■ Required action: Your copy should match the entries exactly, with the pictures left out.
-- Opening Marker --
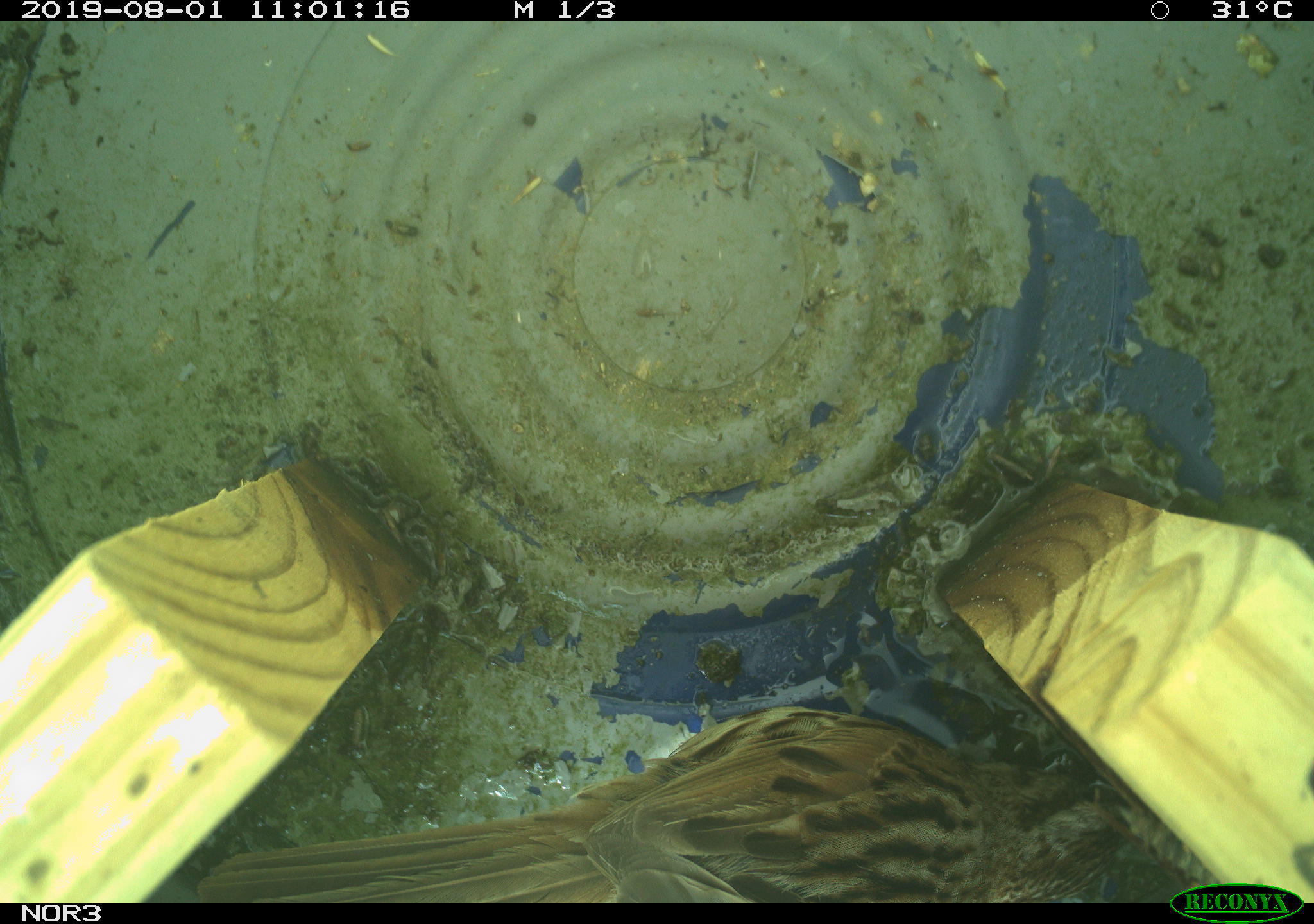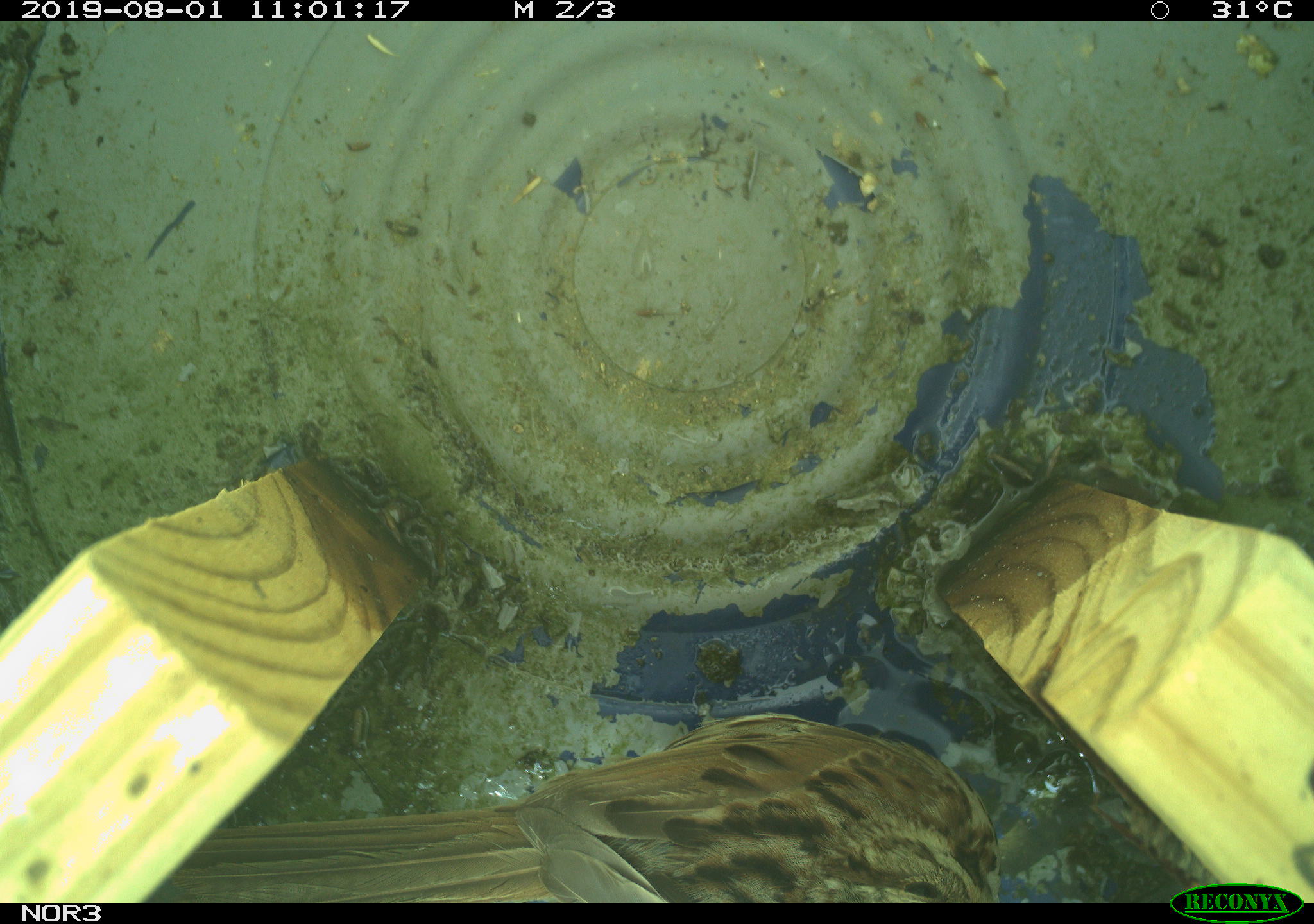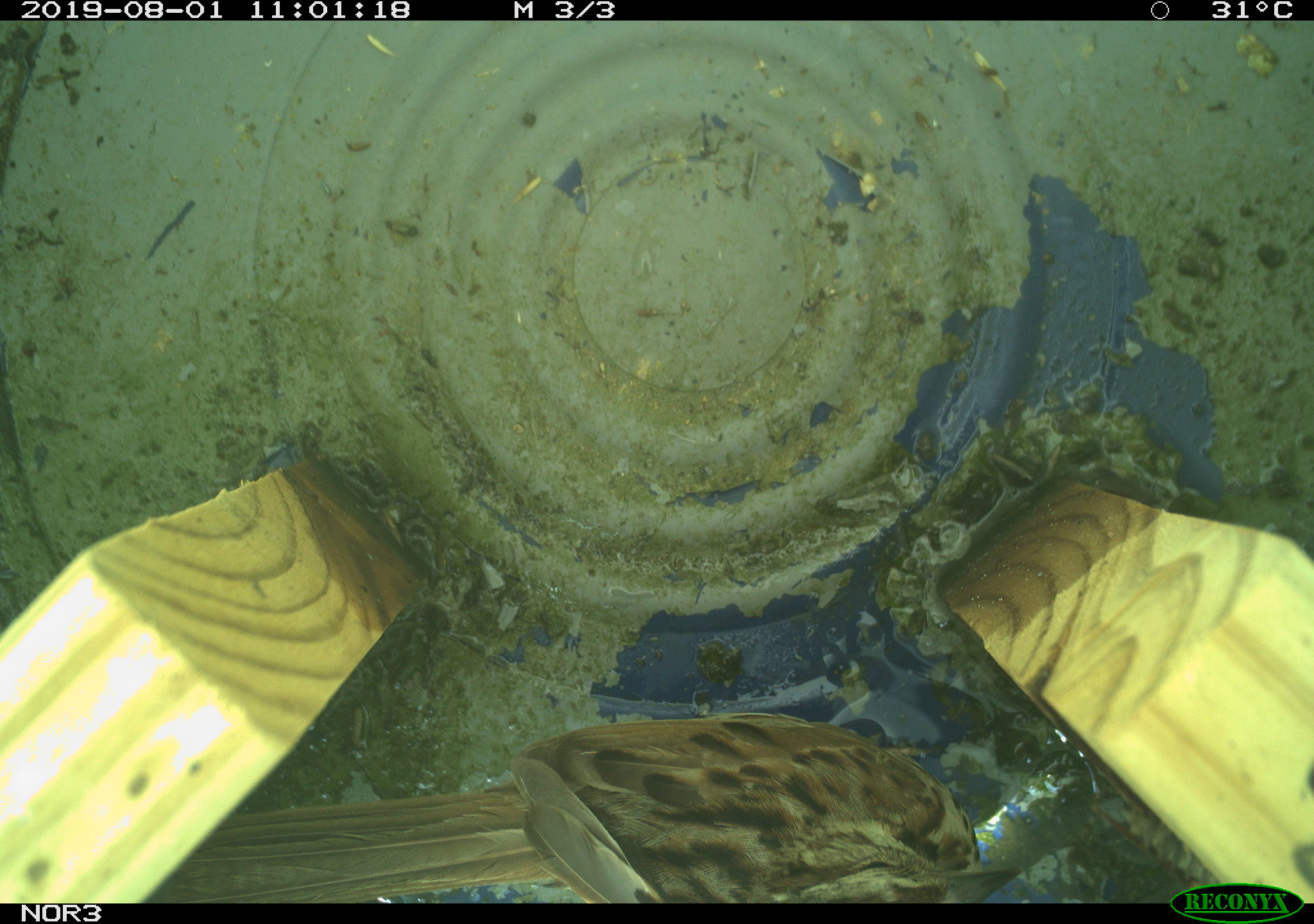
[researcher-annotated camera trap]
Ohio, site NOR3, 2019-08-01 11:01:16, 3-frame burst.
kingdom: Animalia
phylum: Chordata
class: Aves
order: Passeriformes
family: Passerellidae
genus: Melospiza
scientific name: Melospiza melodia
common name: song sparrow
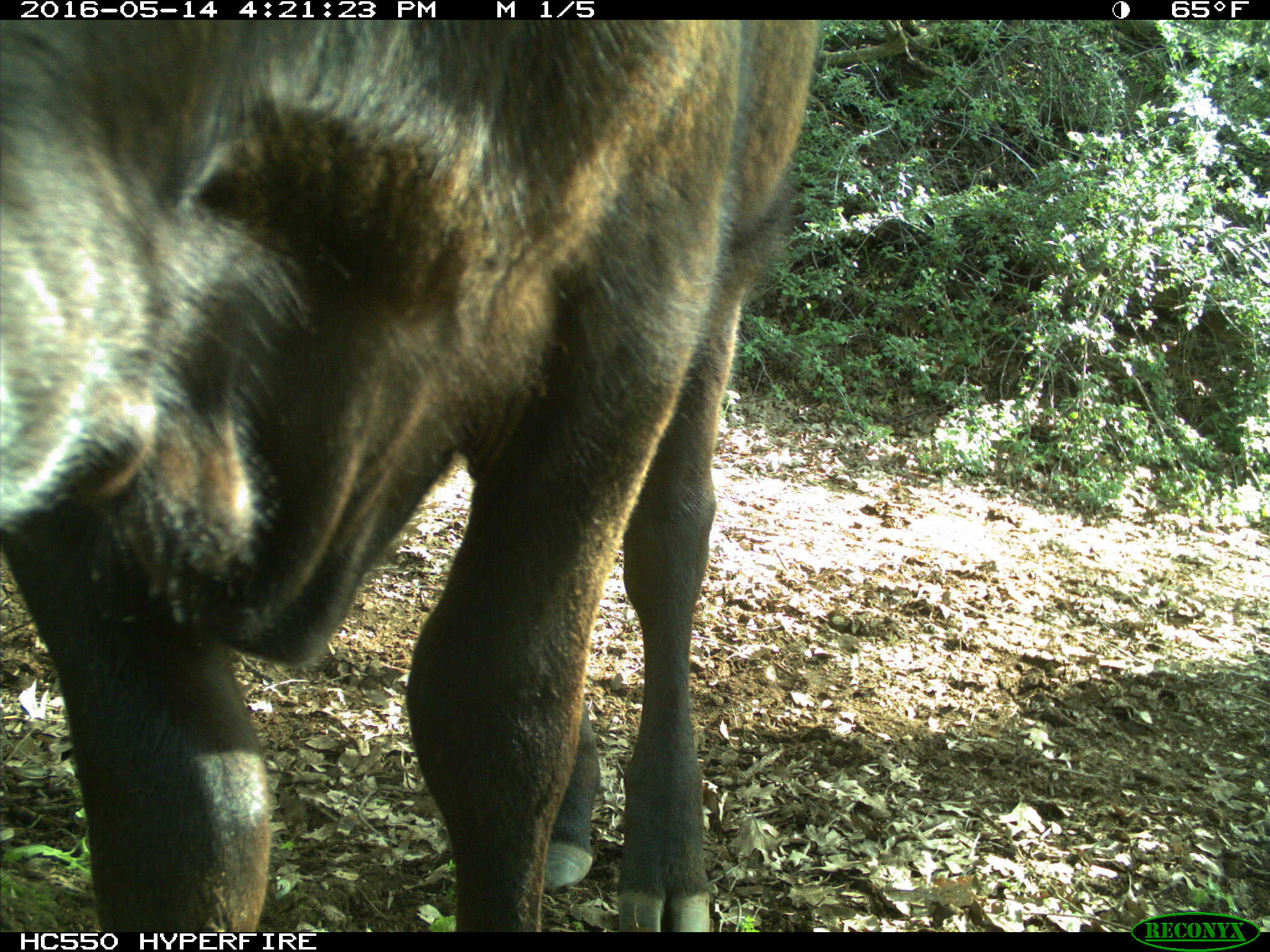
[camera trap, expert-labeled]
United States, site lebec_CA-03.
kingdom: Animalia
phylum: Chordata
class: Mammalia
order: Artiodactyla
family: Bovidae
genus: Bos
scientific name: Bos taurus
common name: domestic cow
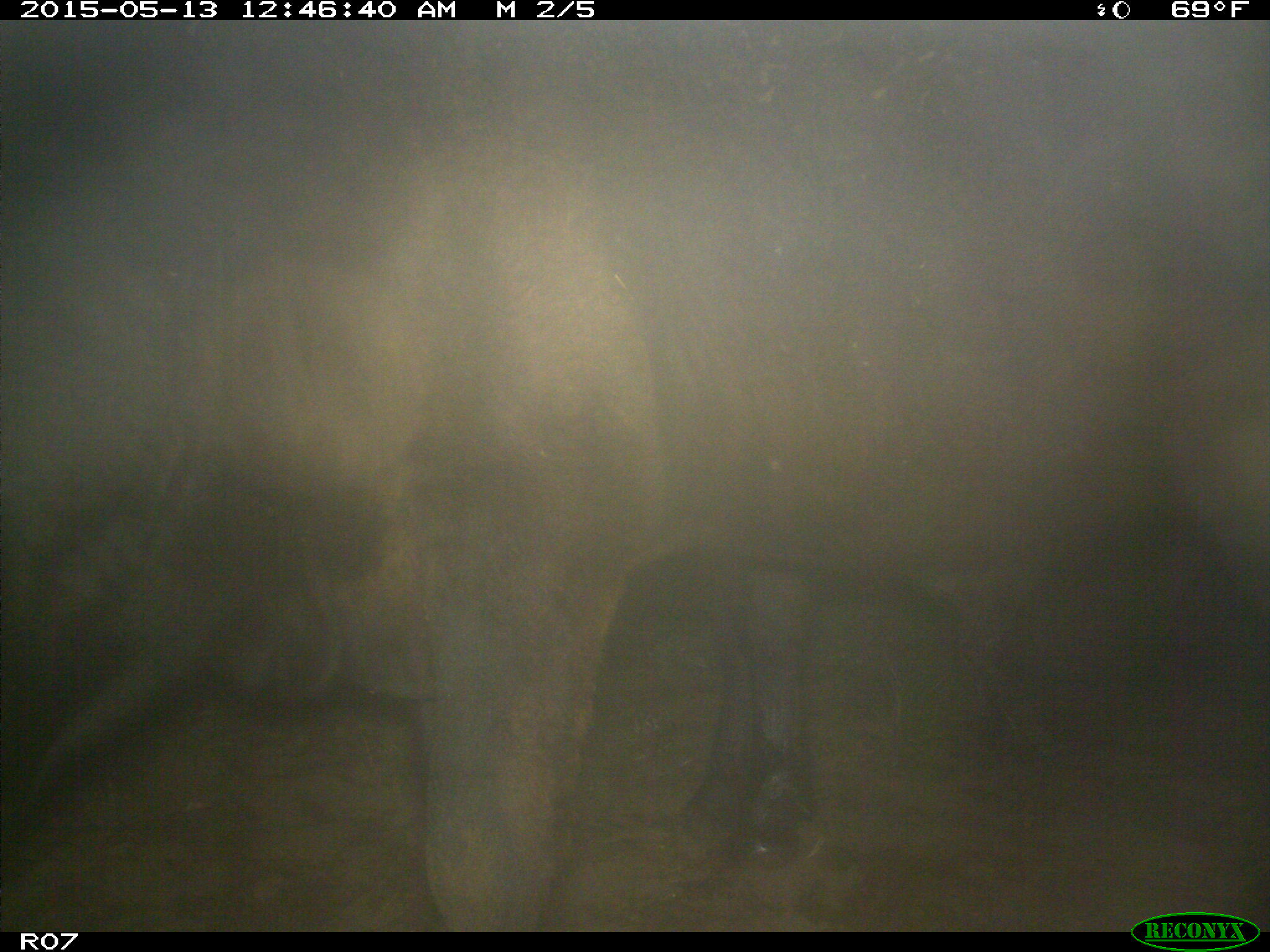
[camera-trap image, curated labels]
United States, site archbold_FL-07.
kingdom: Animalia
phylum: Chordata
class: Mammalia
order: Artiodactyla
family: Bovidae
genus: Bos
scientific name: Bos taurus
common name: domestic cow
-- Closing Marker --
■ Written reply:
[researcher-annotated camera trap]
Ohio, site NOR3, 2019-08-01 11:01:16, 3-frame burst.
kingdom: Animalia
phylum: Chordata
class: Aves
order: Passeriformes
family: Passerellidae
genus: Melospiza
scientific name: Melospiza melodia
common name: song sparrow
[camera trap, expert-labeled]
United States, site lebec_CA-03.
kingdom: Animalia
phylum: Chordata
class: Mammalia
order: Artiodactyla
family: Bovidae
genus: Bos
scientific name: Bos taurus
common name: domestic cow
[camera-trap image, curated labels]
United States, site archbold_FL-07.
kingdom: Animalia
phylum: Chordata
class: Mammalia
order: Artiodactyla
family: Bovidae
genus: Bos
scientific name: Bos taurus
common name: domestic cow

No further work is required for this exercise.